Extracted data entries
*** Begin section ***

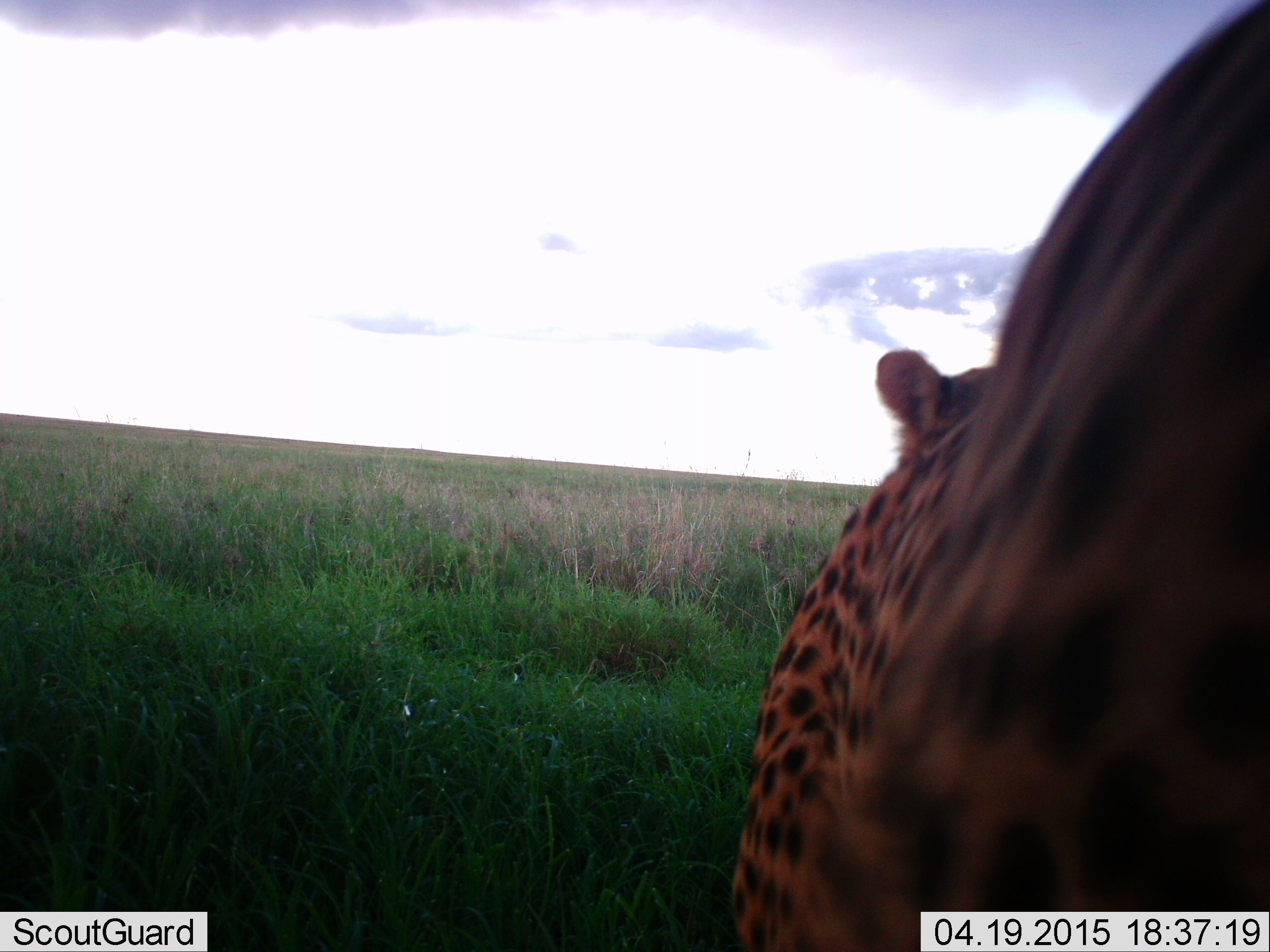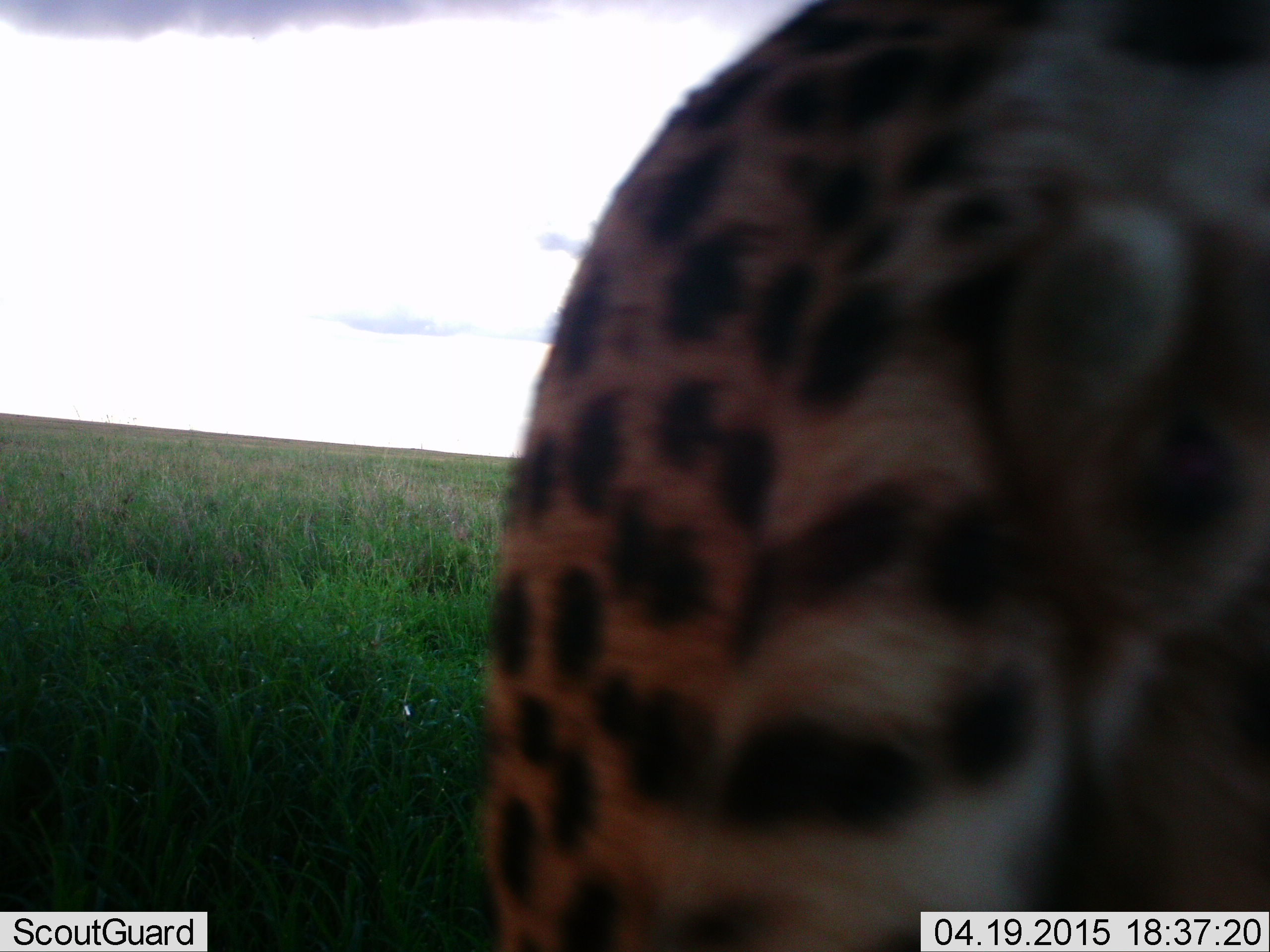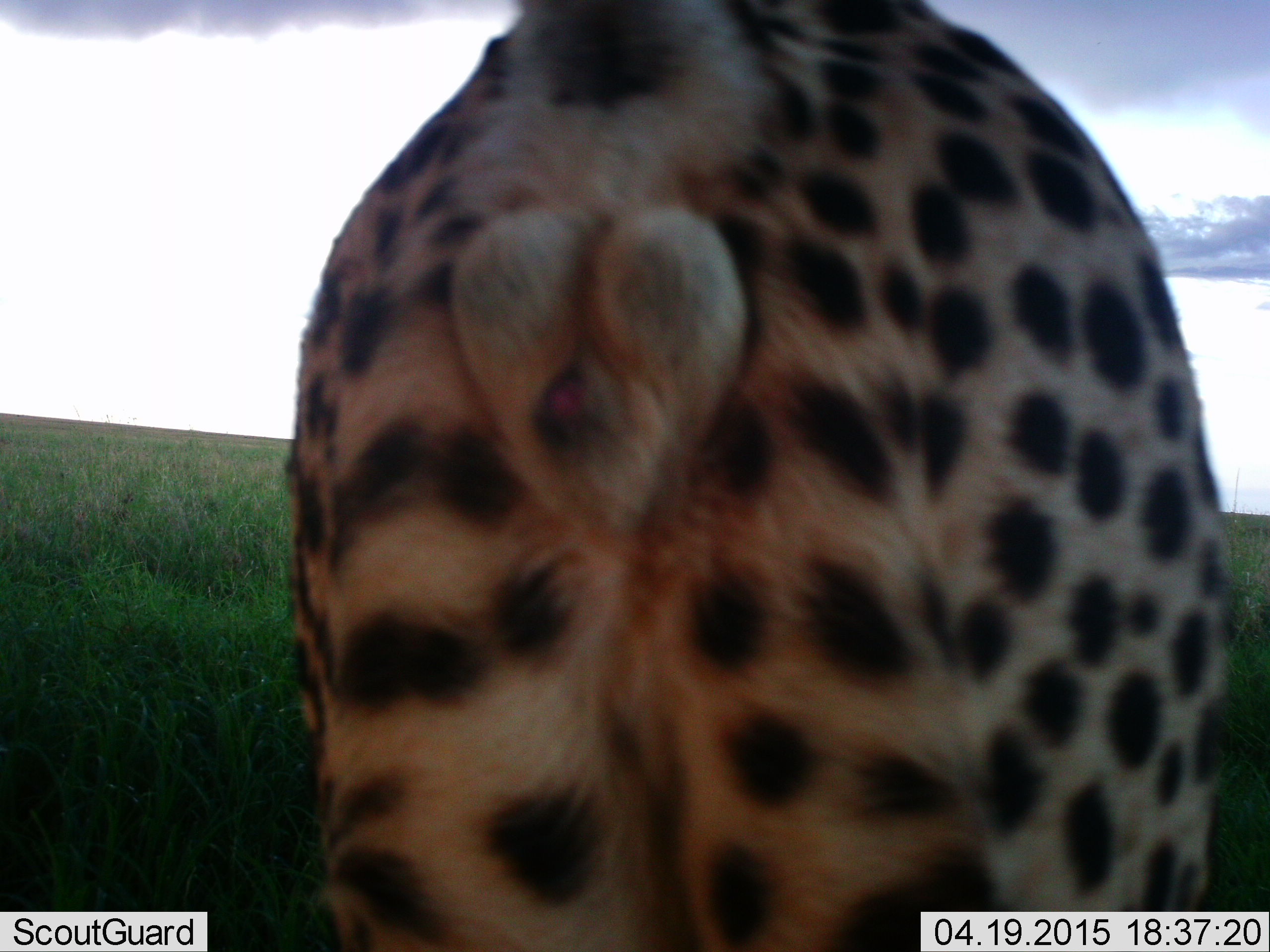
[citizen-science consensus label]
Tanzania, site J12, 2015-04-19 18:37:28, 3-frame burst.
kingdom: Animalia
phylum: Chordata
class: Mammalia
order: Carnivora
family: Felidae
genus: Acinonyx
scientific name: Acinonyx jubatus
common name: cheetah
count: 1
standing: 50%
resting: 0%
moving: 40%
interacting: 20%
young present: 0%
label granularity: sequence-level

*** End section ***

» YOUR ASSIGNMENT: Restate the line containing "standing: 50%" and every remaining line of the records word for word. Add nothing.

» EXERCISE OUTPUT:
standing: 50%
resting: 0%
moving: 40%
interacting: 20%
young present: 0%
label granularity: sequence-level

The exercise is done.